The IBC2015 and IRC2015 definitions of "mezzanine" are slightly different!  Both begin with the text "an intermediate level or levels between the floor and ceiling of any story".

The IBC2015 definition continues "... and in accordance with Section 505."  Section 505 includes the area restrictions.  So if a floor does not meet the 33% area requirement it isn't in accordance with Section 505 and therefore isn't a mezzanine.  The only other thing it could conceivably be is a story, which makes sense.

I think the IRC definition is really confusing.  The IBC definition should be used in the IRC as well.

My project is being permitted under the IRC (residential accessory building) using engineer-stamped IBC 2015 drawings.  Fortunately R301.1.3 allows IRC projects to use IBC-engineered designs: "engineered design in accordance with the International Building Code is permitted for buildings and structures, and parts thereof, included in the scope of this code".

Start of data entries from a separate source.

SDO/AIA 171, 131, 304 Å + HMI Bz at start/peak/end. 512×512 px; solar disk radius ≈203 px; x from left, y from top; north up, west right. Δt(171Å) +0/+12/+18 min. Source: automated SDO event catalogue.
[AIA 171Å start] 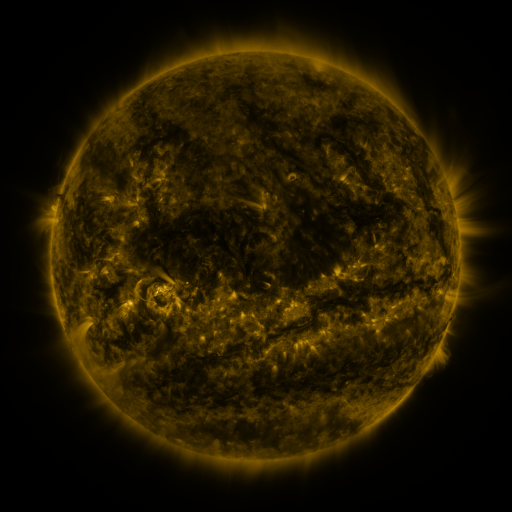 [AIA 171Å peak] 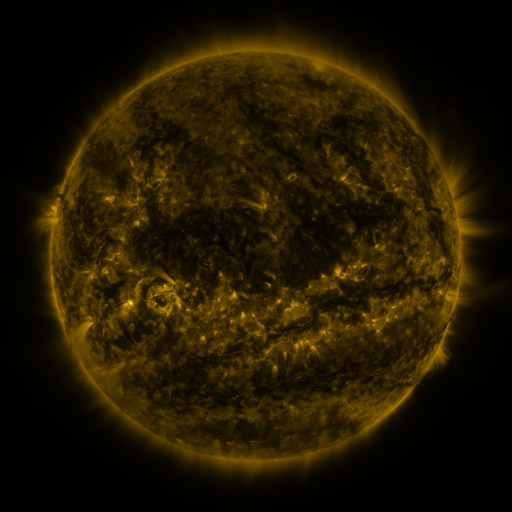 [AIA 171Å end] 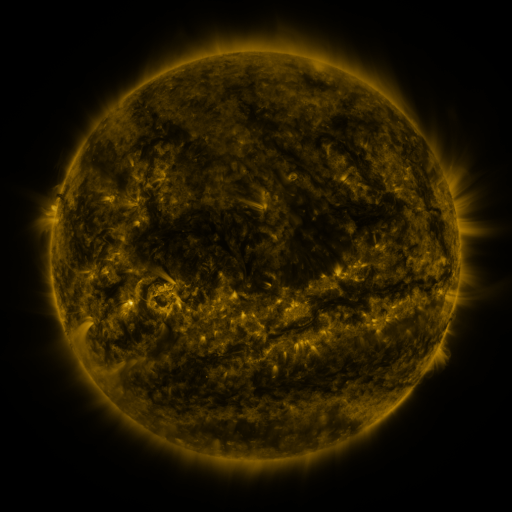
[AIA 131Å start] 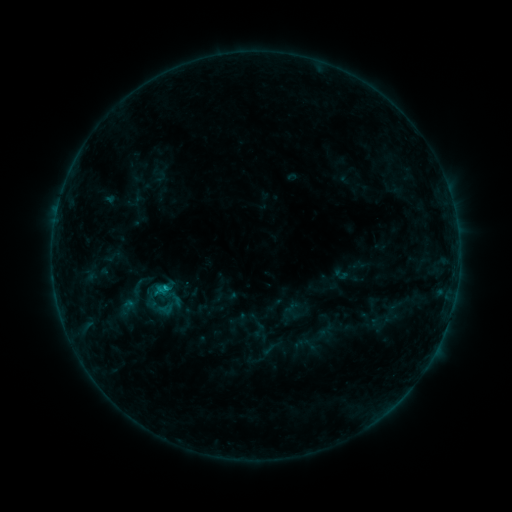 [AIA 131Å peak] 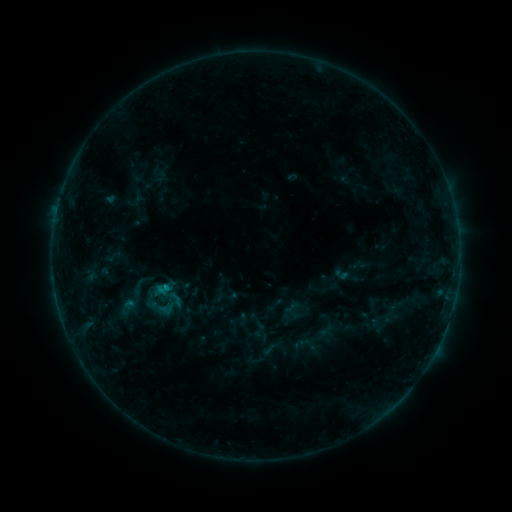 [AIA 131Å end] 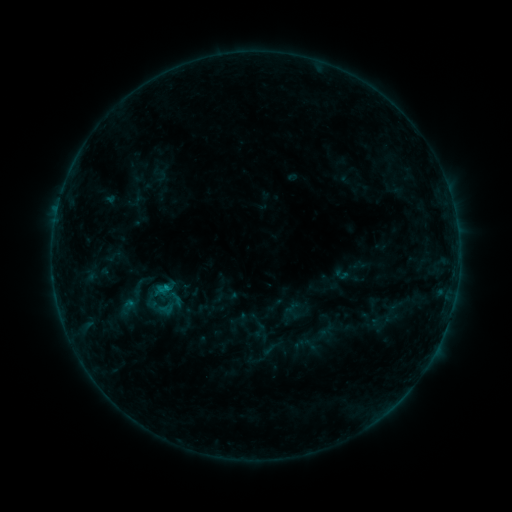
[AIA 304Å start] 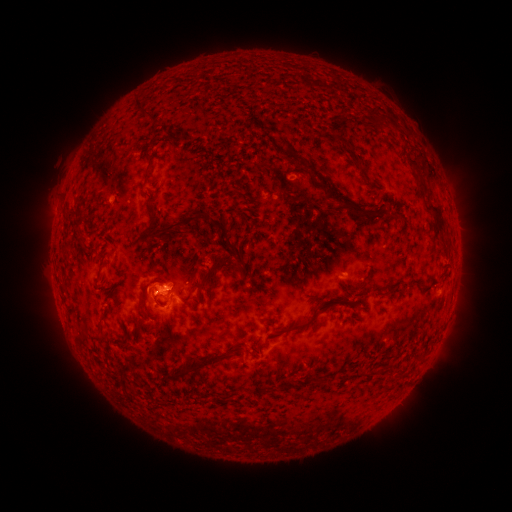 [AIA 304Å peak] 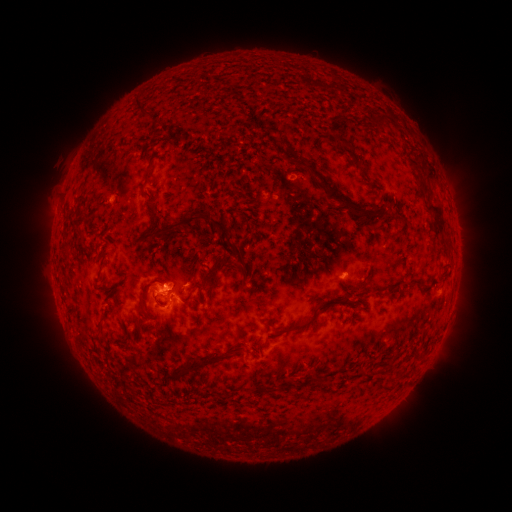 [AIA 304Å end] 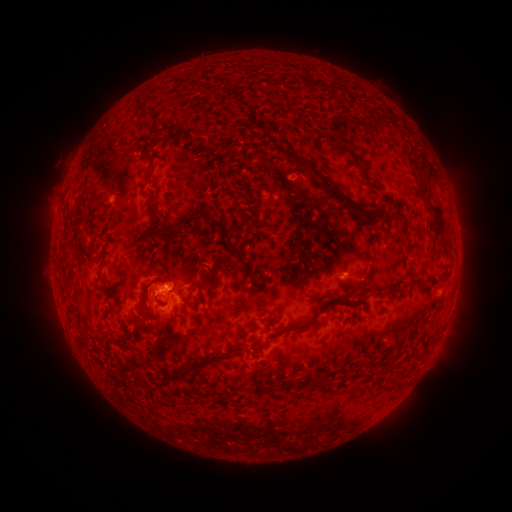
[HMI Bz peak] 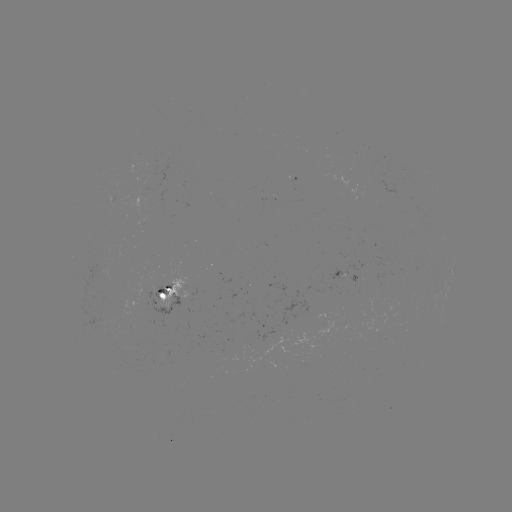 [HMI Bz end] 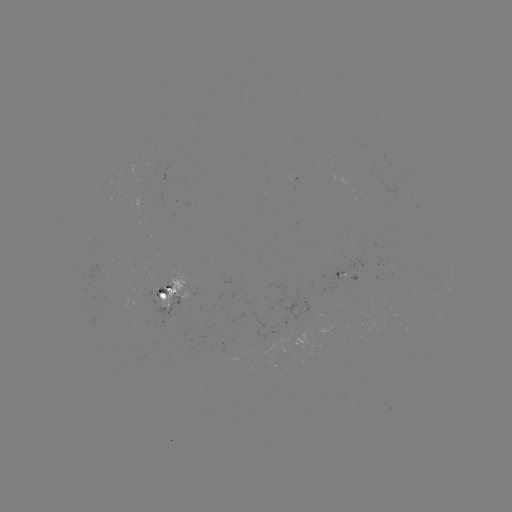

no catalogued flare and no flagged EUV brightening in this window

Thanks again everybody.  Hopefully the next person to run into this issue won't have to spend as much time researching it as I did.


----------



## RLGA (Feb 25, 2020)

The definition states that a mezzanine is an "intermediate level or levels _between _the floor and ceiling of any story..."

If the level is at the floor level of the second story, then it is _not between_ the floor and ceiling of the first story.


----------



## ADAguy (Feb 27, 2020)

Also consider that if it were not open to the floor below it would then be a an interveening floor, no?


----------



## Rick18071 (Feb 28, 2020)

This was another mezzanine problem that was solved by adding an opening to a second room from the mezzanine which made it less than 1/3 of both rooms.

https://www.thebuildingcodeforum.co...smaller-room-in-a-small-building.21540/page-2


----------